◆ Work to do
Return, exactly, the line that contains "Looking closely, does" together with all lines after it to the end of the entries, and no further lines.

Spatial question records:
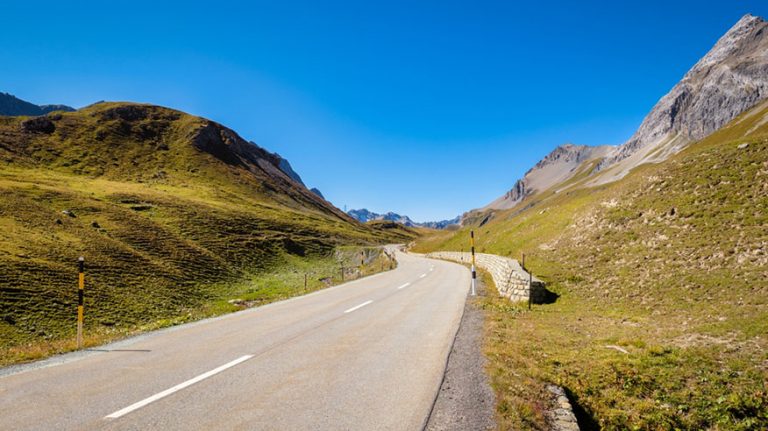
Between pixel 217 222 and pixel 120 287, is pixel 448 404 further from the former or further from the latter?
pixel 217 222

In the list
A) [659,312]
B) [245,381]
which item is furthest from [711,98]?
[245,381]

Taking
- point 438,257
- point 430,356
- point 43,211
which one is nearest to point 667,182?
point 430,356

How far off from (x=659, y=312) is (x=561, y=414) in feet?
32.8

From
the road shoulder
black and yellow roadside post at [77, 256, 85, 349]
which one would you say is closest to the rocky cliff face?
the road shoulder

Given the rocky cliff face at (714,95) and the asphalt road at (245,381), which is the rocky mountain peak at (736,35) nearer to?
the rocky cliff face at (714,95)

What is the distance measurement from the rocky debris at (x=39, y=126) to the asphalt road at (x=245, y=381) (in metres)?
117

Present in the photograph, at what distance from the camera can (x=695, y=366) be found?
8125 millimetres

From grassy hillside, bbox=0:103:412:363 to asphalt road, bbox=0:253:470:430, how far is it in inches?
127

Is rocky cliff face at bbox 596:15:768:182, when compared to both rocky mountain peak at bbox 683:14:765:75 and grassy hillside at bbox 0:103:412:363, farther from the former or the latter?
grassy hillside at bbox 0:103:412:363

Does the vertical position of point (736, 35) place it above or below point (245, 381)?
above

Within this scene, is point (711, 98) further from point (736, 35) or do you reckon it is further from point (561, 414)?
point (561, 414)

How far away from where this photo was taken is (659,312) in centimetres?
1277

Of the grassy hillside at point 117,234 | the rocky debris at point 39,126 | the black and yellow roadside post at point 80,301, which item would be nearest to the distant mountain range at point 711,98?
the grassy hillside at point 117,234

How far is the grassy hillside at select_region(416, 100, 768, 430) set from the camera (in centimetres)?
676
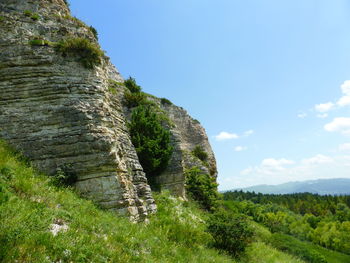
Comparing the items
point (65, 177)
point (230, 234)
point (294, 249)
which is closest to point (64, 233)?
point (65, 177)

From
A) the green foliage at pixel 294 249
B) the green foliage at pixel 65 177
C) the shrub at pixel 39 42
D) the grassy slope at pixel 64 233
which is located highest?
the shrub at pixel 39 42

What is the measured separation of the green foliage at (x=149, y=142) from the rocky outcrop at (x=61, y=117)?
307cm

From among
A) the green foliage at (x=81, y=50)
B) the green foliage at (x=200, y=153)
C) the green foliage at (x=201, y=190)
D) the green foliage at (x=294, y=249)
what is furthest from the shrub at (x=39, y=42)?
the green foliage at (x=294, y=249)

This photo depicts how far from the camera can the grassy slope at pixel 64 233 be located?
4.96m

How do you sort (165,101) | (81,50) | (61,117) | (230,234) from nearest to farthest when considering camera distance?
(61,117), (230,234), (81,50), (165,101)

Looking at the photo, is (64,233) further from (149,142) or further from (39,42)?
(149,142)

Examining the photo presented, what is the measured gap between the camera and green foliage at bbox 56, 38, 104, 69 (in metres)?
12.5

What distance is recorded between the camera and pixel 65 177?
9602 mm

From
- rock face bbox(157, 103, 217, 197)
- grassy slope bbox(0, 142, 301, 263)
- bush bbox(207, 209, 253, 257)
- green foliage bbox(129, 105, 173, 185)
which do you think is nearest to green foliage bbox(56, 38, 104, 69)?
grassy slope bbox(0, 142, 301, 263)

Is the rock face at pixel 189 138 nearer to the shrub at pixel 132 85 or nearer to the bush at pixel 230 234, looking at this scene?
the shrub at pixel 132 85

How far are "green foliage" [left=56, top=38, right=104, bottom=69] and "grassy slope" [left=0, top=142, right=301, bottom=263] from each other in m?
5.54

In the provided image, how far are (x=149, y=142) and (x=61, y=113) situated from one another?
6994mm

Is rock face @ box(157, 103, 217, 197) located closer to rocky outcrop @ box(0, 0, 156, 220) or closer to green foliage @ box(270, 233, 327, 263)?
green foliage @ box(270, 233, 327, 263)

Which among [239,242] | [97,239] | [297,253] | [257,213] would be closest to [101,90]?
[97,239]
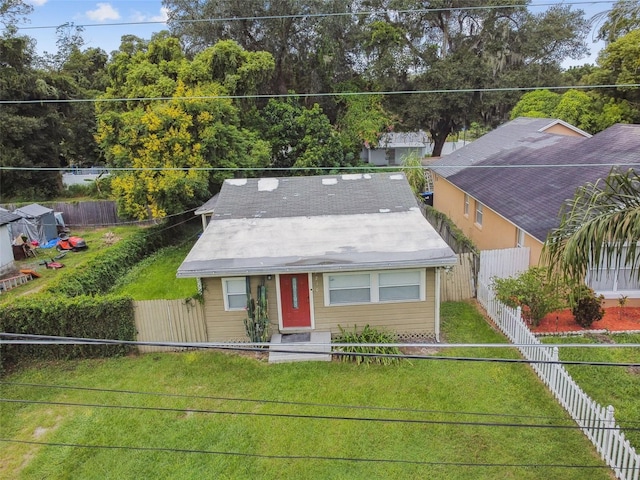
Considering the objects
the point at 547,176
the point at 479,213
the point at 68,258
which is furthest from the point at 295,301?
the point at 68,258

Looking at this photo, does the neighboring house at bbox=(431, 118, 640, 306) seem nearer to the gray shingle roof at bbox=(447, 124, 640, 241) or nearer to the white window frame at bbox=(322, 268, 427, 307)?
the gray shingle roof at bbox=(447, 124, 640, 241)

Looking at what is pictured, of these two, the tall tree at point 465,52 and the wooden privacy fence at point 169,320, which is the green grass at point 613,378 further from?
the tall tree at point 465,52

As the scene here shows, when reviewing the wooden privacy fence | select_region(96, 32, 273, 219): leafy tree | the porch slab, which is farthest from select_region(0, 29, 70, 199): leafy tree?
the porch slab

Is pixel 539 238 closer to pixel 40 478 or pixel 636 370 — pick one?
pixel 636 370

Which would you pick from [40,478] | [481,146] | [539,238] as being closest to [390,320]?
[539,238]

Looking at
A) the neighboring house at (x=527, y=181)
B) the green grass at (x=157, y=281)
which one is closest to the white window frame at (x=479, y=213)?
the neighboring house at (x=527, y=181)
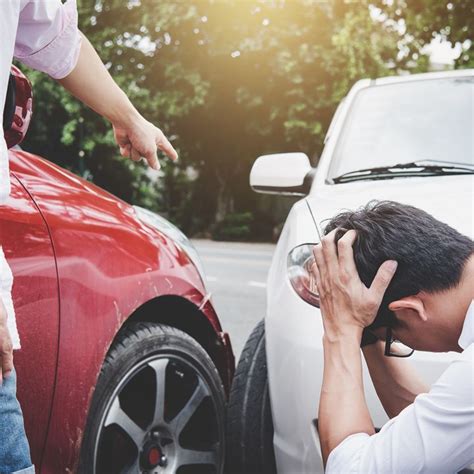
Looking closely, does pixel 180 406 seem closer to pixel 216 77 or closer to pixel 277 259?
pixel 277 259

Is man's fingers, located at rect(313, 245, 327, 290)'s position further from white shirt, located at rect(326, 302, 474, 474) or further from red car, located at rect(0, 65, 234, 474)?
red car, located at rect(0, 65, 234, 474)

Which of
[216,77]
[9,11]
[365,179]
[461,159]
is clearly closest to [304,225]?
[365,179]

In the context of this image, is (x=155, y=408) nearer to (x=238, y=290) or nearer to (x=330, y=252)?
(x=330, y=252)

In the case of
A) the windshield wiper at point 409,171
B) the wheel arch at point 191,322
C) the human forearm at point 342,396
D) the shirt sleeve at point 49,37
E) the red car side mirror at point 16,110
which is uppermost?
the shirt sleeve at point 49,37

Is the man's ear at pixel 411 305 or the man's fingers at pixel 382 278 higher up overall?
the man's fingers at pixel 382 278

◆ Finished task
Looking closely, does pixel 180 406 seem closer to pixel 216 77 or closer to pixel 277 259?
pixel 277 259

Is man's fingers, located at rect(313, 245, 327, 290)'s position further from white shirt, located at rect(326, 302, 474, 474) or further from red car, located at rect(0, 65, 234, 474)?
red car, located at rect(0, 65, 234, 474)

Which of
[216,77]
[9,11]
[365,179]
[461,159]
is clearly closest to [304,225]?
[365,179]

In the context of this image, is (x=155, y=408) nearer to (x=238, y=290) or nearer to (x=330, y=252)?
(x=330, y=252)

In the case of
A) the windshield wiper at point 409,171
B) the wheel arch at point 191,322
C) the human forearm at point 342,396
D) the shirt sleeve at point 49,37
E) the red car side mirror at point 16,110
which is uppermost?
the shirt sleeve at point 49,37

Is the man's ear at pixel 411 305 or the man's fingers at pixel 382 278 higher up overall?
the man's fingers at pixel 382 278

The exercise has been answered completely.